Architecture Decision Records (ADRs)

  • Every significant architectural decision is recorded as an ADR in the repo it affects, under docs/adr/NNNN-short-title.md; org-wide decisions live in the ExpertGroup.DevelopmentGuidance repo under adr/.
  • Format: the Nygard template (see templates/ADR-template.md) — Status / Context / Decision / Consequences, one file per decision, kept short (a page or less).
  • ADRs are immutable once accepted: to change course, write a new ADR that supersedes the old one (set old Status to "Superseded by ADR-NNNN").
  • What counts as significant: anything you'd have to explain to a new developer or that is expensive to reverse — framework/library choices, service boundaries, data ownership, protocol choices, deviations from these standards.
  • The DECISION items ratified in these standards are org-level ADRs; ADR-001 (environment-branch model) is the first.

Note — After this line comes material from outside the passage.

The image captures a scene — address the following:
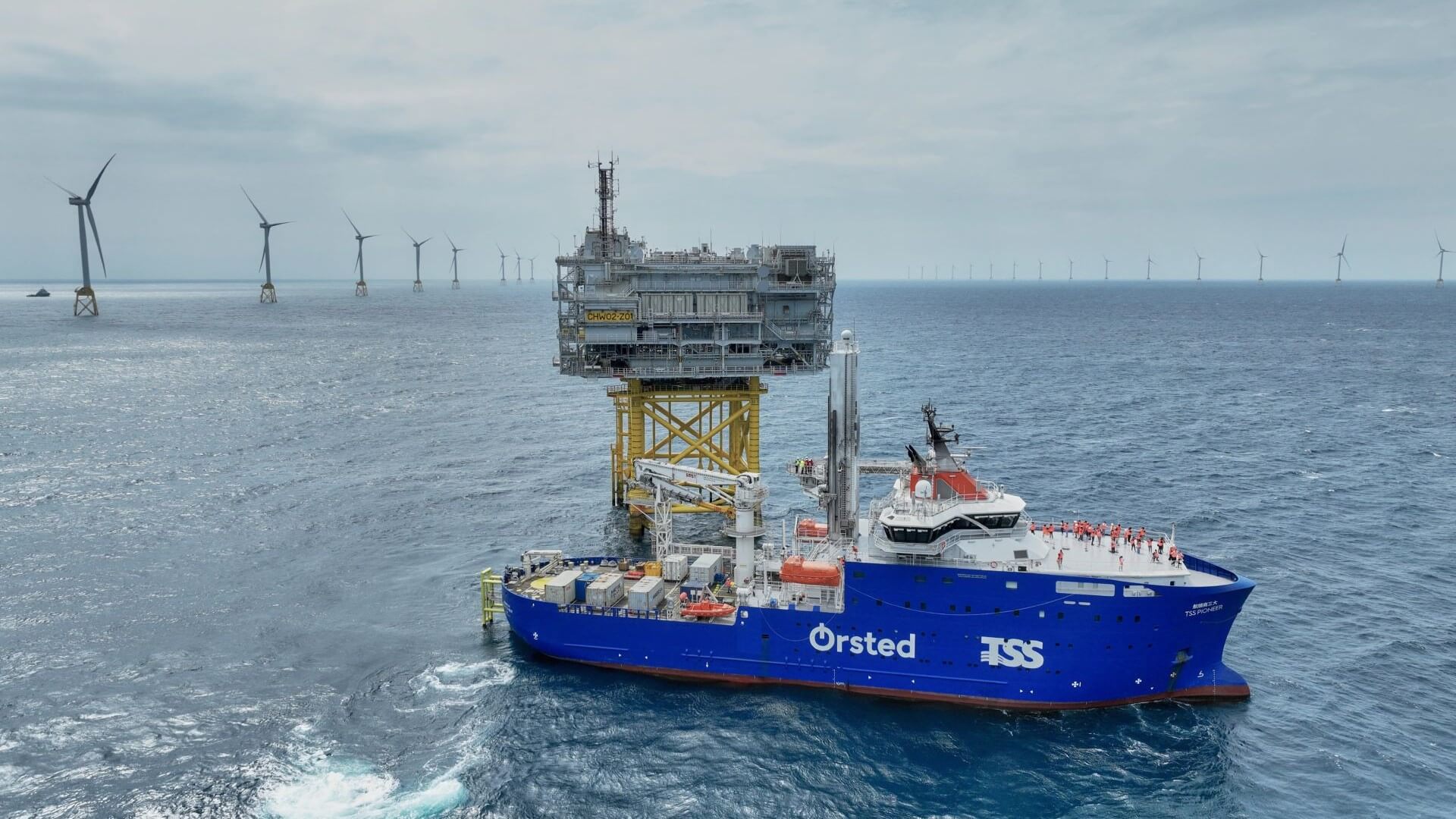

Architecture diagrams — C4 as code (item 2, accepted 2026-06-06)

  • Every active service keeps C4 diagrams as code in the repo under docs/diagrams/: at minimum a Context diagram (the service among its neighbors) and a Container diagram (its deployable pieces and data stores). Component-level diagrams only where they earn their upkeep.
  • Format: Mermaid (renders natively in Azure DevOps and VS Code — no extra tooling); Structurizr DSL acceptable where a team already uses it.
  • Diagrams are updated in the same PR that changes the architecture they describe — a diagram that can drift is worse than no diagram. Claude sessions can generate and maintain these; reviewers just check they match the change.
  • Legacy/frozen repos are exempt.

Service boundaries (microservices rules)

  • Independent deployability is the acid test: any service must be deployable to production without coordinating other teams or services. If two services must always ship together, they are one service.
  • No shared databases between services — ever. Each service owns its schema; others integrate via its GraphQL/REST API or domain messages (ExpertGroup.Core.Ipc / RabbitMQ), never by reading its tables.
  • One team owns a service end-to-end: build, deploy, operate.
  • Align service boundaries to business domains, not technical layers.